___ Document segment ___

[sponsored links]
Multi-file search and replace
By John Fitzgibbon
Last updated: Thursday, March 30, 2006, 04:11 PM PST
|  |
In a conversation with a friend who manages websites, I mentioned that I was
using perl scripts to do search-and-replace across multiple text files in a
directory tree. This led to an email exchange explaining how to get this
working. I thought others might find the information useful, but I didn't
particularly feel like writing a formal "how-to", so I decided to reproduce
our emails pretty much "as-is".
Note that though my friend was using a Windows machine, one of the beauties of
using perl is that this, (completely free), solution will work just as well on
Linux, BSD, Unix or OS X boxes.
Anyway, here goes...
-------------------------------------------------------------------------------
Hey Fitz
I was looking on your site for that search-and-replace script you mentioned
to me... I have a few websites that I'll need to make site-wide changes to,
and being able to use something like that would be a big help.
I couldn't find it up on your site though, did I miss it?
Cliff
-------------------------------------------------------------------------------
Cliff,
You may live to regret asking me this question, as you're about to enter the
murky world of Unix, (actually gnu more precisely), and perl, which people tend
to love or loathe. I haven't put the stuff up on my site because it's not quite
fit for general consumption. That said, I've attached some scripts that should
get you up and running.
Here's your mission, should you choose to accept it, (hopefully this isn't as
daunting as it first looks):
1) Go to: http://www.cygwin.com
2) Follow the "Install Now" link. Download and run the setup program.
3) The default setup instructions should work fine, (Pick any of the ftp servers
when it asks where to download the packages from. The download will take a
while - this is essentially a whole new O/S you're installing on top of Windows).
4) Unzip the attached script files and save them in the "bin" directory of the
Cygwin installation, (e.g. C:\cygwin\bin, if you installed in C:\cygwin).
5) The cygwin installation should put a cygwin icon on the desktop.
Double-clicking it should bring you to a funny looking command prompt. Welcome
to the Unix command-line!
6) Type runperl.sh and hit enter. This will give you a description of the
parameters you need to enter to use my runperl.sh script.
Basically you need to tell it the folder that holds the original files you want
to process, the new folder to hold modified files, the type of file to process,
(e.g. "*.html" for all html files), and the search/replace script you want to
run. You should make sure the new folder exists before you run the script. Any
sub-folders of the main folder are searched for files to process, and the folder
structure is recreated automatically within the new folder.
If the search/replace script to run is saved in cygwin's "bin" folder, you do
not need to specify the folder name, (just the script name). If you create a
folder to hold your own scripts, you will need to specify the full folder/script
name when running runperl.sh. For example, if you saved "myscript.pl" in a
"scripts" folder, you might type something like:
runperl.sh "c:/sites/x" "c:/new/x" "*.html" "c:/scripts/myscript.pl"
As with most Unix commands, runperl.sh doesn't give any feedback. It just does
the job, then comes back with a new command prompt.
Now all you need to do is start writing search/replace scripts.

___ Extracted information ___

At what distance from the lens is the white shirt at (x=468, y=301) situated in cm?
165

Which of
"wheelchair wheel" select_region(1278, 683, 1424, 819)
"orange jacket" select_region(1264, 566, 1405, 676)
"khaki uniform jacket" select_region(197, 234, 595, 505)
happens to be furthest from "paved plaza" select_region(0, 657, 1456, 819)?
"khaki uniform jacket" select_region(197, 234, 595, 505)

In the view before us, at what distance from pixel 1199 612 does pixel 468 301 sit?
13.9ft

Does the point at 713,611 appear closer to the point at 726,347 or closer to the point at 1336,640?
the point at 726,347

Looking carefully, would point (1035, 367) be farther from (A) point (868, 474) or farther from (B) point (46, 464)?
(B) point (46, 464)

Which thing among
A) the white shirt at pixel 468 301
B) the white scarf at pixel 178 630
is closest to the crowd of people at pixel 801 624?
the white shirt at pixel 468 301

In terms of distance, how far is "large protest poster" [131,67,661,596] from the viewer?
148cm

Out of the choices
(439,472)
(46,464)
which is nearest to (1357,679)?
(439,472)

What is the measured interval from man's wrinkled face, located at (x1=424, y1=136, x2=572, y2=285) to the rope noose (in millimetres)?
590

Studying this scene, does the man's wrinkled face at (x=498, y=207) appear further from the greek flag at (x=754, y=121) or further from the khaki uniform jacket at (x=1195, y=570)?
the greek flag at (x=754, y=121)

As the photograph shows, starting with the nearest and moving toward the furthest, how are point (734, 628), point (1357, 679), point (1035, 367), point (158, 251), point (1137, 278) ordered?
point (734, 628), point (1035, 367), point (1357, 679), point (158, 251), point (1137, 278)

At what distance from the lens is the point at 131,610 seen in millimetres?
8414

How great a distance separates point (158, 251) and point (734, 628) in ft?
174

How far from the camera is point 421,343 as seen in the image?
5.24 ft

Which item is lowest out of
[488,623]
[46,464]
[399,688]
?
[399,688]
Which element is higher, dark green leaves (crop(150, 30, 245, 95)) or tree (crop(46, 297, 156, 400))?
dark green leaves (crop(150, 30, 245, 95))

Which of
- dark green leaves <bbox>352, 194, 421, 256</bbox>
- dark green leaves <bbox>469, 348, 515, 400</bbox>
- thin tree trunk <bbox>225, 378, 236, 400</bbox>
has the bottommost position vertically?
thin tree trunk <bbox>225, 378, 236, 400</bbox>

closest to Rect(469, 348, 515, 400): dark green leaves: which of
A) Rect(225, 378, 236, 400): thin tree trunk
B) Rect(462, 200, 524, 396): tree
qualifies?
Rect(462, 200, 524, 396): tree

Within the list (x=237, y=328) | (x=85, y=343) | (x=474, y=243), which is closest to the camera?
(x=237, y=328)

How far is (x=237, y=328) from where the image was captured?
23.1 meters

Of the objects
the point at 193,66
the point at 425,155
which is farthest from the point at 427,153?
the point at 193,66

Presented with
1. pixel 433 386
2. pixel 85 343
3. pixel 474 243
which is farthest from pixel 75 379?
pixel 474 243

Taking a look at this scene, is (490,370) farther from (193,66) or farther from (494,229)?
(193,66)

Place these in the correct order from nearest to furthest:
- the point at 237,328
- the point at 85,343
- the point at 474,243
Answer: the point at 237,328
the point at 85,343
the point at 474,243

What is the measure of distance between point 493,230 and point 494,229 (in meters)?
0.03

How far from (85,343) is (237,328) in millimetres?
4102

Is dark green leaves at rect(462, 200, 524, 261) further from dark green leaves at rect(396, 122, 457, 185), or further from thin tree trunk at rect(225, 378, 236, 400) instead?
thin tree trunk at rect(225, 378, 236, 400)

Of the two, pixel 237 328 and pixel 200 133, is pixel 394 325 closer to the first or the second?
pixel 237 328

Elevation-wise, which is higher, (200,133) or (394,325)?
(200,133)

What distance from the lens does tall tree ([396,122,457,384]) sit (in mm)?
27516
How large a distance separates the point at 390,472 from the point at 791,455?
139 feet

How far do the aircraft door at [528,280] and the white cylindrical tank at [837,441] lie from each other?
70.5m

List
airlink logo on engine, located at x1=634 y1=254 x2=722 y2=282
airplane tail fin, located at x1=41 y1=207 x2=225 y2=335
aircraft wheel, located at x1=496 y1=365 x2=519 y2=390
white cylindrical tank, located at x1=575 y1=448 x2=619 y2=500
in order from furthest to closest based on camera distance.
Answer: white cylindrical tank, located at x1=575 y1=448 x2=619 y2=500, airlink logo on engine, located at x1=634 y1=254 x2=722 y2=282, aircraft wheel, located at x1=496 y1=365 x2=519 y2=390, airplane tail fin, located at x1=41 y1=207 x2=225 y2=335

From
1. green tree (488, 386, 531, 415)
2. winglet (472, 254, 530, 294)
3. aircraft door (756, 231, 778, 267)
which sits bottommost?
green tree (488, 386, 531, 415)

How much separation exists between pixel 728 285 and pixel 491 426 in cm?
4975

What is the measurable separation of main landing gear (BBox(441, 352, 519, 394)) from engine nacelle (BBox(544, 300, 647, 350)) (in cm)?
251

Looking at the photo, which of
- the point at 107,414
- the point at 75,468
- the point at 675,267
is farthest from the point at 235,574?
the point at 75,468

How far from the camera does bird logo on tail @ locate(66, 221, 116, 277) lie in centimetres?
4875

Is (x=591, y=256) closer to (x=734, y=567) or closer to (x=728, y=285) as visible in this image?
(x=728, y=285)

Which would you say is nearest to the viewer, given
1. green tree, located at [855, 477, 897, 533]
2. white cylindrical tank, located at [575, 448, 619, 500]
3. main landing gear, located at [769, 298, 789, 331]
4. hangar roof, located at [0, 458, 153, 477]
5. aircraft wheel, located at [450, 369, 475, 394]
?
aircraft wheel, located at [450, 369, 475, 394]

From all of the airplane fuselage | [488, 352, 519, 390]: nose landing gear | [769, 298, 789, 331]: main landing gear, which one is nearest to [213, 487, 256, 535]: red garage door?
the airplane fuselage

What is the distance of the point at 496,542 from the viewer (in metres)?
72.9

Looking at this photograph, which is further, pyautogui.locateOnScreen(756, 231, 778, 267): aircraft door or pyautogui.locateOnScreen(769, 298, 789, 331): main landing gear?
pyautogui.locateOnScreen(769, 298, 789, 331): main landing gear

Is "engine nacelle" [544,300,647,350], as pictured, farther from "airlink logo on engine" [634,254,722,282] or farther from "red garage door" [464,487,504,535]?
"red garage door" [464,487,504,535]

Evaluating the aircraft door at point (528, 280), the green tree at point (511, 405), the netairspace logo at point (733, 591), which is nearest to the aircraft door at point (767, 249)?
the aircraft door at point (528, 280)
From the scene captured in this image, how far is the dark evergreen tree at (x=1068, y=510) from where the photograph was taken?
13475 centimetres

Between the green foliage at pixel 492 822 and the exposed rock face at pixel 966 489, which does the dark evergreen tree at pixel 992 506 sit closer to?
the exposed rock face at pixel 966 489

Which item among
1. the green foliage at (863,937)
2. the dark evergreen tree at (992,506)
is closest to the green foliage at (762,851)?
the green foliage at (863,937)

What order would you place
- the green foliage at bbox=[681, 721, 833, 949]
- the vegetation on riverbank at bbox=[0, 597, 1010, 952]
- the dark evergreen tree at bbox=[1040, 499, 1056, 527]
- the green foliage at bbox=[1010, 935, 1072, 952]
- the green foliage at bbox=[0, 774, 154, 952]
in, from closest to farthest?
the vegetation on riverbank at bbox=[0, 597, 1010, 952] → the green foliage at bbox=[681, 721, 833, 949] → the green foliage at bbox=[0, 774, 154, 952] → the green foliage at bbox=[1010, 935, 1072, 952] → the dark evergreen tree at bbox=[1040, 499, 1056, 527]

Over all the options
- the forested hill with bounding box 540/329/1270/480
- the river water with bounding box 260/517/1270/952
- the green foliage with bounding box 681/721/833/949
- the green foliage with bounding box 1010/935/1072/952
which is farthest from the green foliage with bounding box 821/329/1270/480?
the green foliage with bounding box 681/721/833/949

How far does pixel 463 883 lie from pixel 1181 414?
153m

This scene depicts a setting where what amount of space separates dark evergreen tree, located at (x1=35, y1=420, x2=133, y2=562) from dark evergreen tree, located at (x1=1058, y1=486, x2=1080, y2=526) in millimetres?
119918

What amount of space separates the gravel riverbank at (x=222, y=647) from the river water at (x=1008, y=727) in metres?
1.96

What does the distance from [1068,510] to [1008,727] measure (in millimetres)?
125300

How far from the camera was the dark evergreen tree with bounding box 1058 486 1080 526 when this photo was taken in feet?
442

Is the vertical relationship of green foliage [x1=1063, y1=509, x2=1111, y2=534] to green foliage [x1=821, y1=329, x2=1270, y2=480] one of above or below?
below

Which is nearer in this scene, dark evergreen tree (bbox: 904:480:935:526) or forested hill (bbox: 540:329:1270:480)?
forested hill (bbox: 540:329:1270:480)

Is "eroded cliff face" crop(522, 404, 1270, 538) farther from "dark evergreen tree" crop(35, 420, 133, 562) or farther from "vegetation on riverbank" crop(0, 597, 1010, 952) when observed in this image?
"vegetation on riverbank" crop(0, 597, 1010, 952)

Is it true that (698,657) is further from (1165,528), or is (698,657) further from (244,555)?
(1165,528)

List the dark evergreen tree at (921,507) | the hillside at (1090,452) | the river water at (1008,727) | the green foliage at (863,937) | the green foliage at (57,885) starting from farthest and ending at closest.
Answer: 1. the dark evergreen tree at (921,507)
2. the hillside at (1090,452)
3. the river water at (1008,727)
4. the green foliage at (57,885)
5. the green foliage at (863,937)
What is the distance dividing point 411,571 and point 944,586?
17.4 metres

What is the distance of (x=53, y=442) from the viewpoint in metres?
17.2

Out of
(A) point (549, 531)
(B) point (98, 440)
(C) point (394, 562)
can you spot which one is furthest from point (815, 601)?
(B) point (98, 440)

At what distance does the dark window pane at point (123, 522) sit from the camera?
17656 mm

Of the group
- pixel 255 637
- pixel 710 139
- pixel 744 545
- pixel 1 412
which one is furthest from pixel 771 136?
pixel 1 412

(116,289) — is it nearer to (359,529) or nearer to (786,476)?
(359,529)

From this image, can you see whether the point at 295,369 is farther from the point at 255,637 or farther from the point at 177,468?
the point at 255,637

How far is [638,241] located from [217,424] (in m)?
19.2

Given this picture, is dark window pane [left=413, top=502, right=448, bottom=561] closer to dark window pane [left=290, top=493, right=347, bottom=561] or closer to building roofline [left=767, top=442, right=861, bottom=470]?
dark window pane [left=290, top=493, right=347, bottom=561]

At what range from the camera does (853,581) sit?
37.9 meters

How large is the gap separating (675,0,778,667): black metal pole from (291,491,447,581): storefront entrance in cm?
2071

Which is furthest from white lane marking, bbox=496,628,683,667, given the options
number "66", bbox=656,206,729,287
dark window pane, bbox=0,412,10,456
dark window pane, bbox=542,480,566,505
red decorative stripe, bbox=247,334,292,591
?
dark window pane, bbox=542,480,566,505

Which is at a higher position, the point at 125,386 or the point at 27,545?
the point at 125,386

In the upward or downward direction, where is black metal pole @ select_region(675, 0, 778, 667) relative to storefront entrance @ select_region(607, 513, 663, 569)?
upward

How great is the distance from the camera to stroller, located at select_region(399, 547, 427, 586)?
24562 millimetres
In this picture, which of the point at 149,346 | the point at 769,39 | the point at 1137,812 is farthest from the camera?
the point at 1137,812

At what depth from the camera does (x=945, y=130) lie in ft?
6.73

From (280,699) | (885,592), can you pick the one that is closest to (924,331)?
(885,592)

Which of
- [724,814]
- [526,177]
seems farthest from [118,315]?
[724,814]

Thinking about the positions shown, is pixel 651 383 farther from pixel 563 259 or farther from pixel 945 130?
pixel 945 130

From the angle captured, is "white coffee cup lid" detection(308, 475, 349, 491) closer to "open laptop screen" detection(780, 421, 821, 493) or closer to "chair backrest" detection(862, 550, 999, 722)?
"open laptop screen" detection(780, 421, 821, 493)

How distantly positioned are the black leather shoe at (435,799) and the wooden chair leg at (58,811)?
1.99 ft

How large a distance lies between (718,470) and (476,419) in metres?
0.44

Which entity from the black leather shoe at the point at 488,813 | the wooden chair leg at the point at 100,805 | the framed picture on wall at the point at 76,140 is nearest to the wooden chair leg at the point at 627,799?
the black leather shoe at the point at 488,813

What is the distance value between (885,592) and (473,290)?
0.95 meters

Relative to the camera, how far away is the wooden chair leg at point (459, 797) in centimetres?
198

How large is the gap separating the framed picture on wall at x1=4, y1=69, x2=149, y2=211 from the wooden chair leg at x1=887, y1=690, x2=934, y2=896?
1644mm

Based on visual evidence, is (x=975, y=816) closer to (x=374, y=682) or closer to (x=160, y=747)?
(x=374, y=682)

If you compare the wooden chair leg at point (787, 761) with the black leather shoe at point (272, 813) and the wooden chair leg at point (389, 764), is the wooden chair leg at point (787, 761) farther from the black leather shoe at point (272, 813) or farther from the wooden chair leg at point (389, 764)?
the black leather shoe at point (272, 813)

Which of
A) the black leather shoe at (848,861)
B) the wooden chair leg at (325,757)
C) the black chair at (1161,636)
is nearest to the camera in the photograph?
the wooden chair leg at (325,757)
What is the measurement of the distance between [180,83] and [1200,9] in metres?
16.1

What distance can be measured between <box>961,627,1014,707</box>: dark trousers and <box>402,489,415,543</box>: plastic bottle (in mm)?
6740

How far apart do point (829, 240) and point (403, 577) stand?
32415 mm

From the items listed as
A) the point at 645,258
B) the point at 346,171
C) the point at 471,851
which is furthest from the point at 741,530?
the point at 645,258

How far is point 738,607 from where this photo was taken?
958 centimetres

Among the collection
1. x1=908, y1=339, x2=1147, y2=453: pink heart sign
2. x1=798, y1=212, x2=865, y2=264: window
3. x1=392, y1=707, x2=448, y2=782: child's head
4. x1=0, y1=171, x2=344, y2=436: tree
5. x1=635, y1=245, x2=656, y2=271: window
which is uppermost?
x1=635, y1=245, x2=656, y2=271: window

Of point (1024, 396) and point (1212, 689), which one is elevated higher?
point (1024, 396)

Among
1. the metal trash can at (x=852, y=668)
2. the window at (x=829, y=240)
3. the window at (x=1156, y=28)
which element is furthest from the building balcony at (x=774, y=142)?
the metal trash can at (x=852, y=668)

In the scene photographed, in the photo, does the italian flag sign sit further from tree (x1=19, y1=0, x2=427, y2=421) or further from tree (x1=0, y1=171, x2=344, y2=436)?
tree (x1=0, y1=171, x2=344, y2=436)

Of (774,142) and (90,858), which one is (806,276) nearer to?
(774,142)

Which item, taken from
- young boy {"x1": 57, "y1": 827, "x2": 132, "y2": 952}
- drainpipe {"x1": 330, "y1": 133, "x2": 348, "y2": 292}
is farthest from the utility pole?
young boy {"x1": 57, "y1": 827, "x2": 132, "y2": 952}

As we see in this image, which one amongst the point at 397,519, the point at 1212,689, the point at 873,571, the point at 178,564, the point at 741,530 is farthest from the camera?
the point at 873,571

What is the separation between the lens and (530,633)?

___

Problems and tasks:
1. Write out the part of the search-and-replace guide from "Double-clicking it should" to "my runperl.sh script.", word for word.
2. Answer these questions using the search-and-replace guide:
(a) Which website is the reader told to go to in the first step?
(b) In which directory of the Cygwin installation should the unzipped script files be saved?
(c) What must already exist before the runperl.sh script is run?
3. Extend the search-and-replace guide, starting after its last sentence.

Exercise answers:
1.
Double-clicking it should bring you to a funny looking command prompt. Welcome
to the Unix command-line!
6) Type runperl.sh and hit enter. This will give you a description of the
parameters you need to enter to use my runperl.sh script.

2.
(a) http://www.cygwin.com
(b) The "bin" directory
(c) The new folder

3.
"samplescript.pl" is a fully working, (very simple), example script. I've added
comments to it to try to explain what's going on, and how it can be extended.
All the scripts are plain text files, so feel free to poke around in them. My
convention, (and a fairly popular one), is to name Shell Scripts with a ".sh"
extension and Perl Scripts with a ".pl" extension. Shell Scripts are basically
lists of Operating System, (cygwin), commands to execute. Perl is it's own
self-contained scripting language, with a heavy emphasis on pattern matching and
search/replace functionality.
Some tips on using cygwin's command line:
- type exit to quit.
- you can right-click to paste text
- you can highlight text and press enter to copy
- If you've used DOS batch files, note that cygwin uses a "/" to separate
folders not "\".
- click on the cygwin icon (top left corner of window), and select Properties,
then Layout, to change the Window size to something bigger than 80 x 24
characters.
- You'll find a user guide online if you really want to get into cygwin.
- You can create your own shell scripts in cygwin's bin directory to save typing
stuff over and over. A simple script to execute a single command might look like
this:
#!/bin/sh
runperl.sh "c:/sites/x" "c:/new/x" "*.html" "c:/scripts/myscript.pl"
The "#!/bin/sh" tells cygwin this is a shell script, and the rest is just
interpreted as commands to run.
Simple search/replace is pretty easy to do. With some of the advanced features
you can do some pretty amazing transformations, (but you can also make some
pretty royal cock-ups). I'm no expert on perl myself, but feel free to run
questions by me.
Hope all this doesn't hurt your head too much,
Fitz.
-------------------------------------------------------------------------------
Hey Fitz --
Thanks so much for writing back and your extremely detailed info. It does
seem like a somewhat large job, with the Unix installation and everything, but
I'm going to look into it. I presume doing that Unix installation won't
affect my regular OS at all, right?
Cliff
-------------------------------------------------------------------------------
> doing that Unix installation won't affect my regular OS at all, right?
I've run cygwin on 98, ME and 2000 without problems. To Windows, it's just
another application.
Fitz.
-------------------------------------------------------------------------------
Hey Fitz --
OK, I'm working on it and so far so good. Download, install, set up,
etc. Now I tried my first test but this is what came back:
/usr/bin/runperl.sh: check_create_folder.pl: not found
/usr/bin/runperl.sh: run_perl_script.pl: not found
Those 2 files are indeed in the bin directory as you specified, so I'm not
sure why I'm getting this error. Did I miss a step or something?
Thanks for your help!!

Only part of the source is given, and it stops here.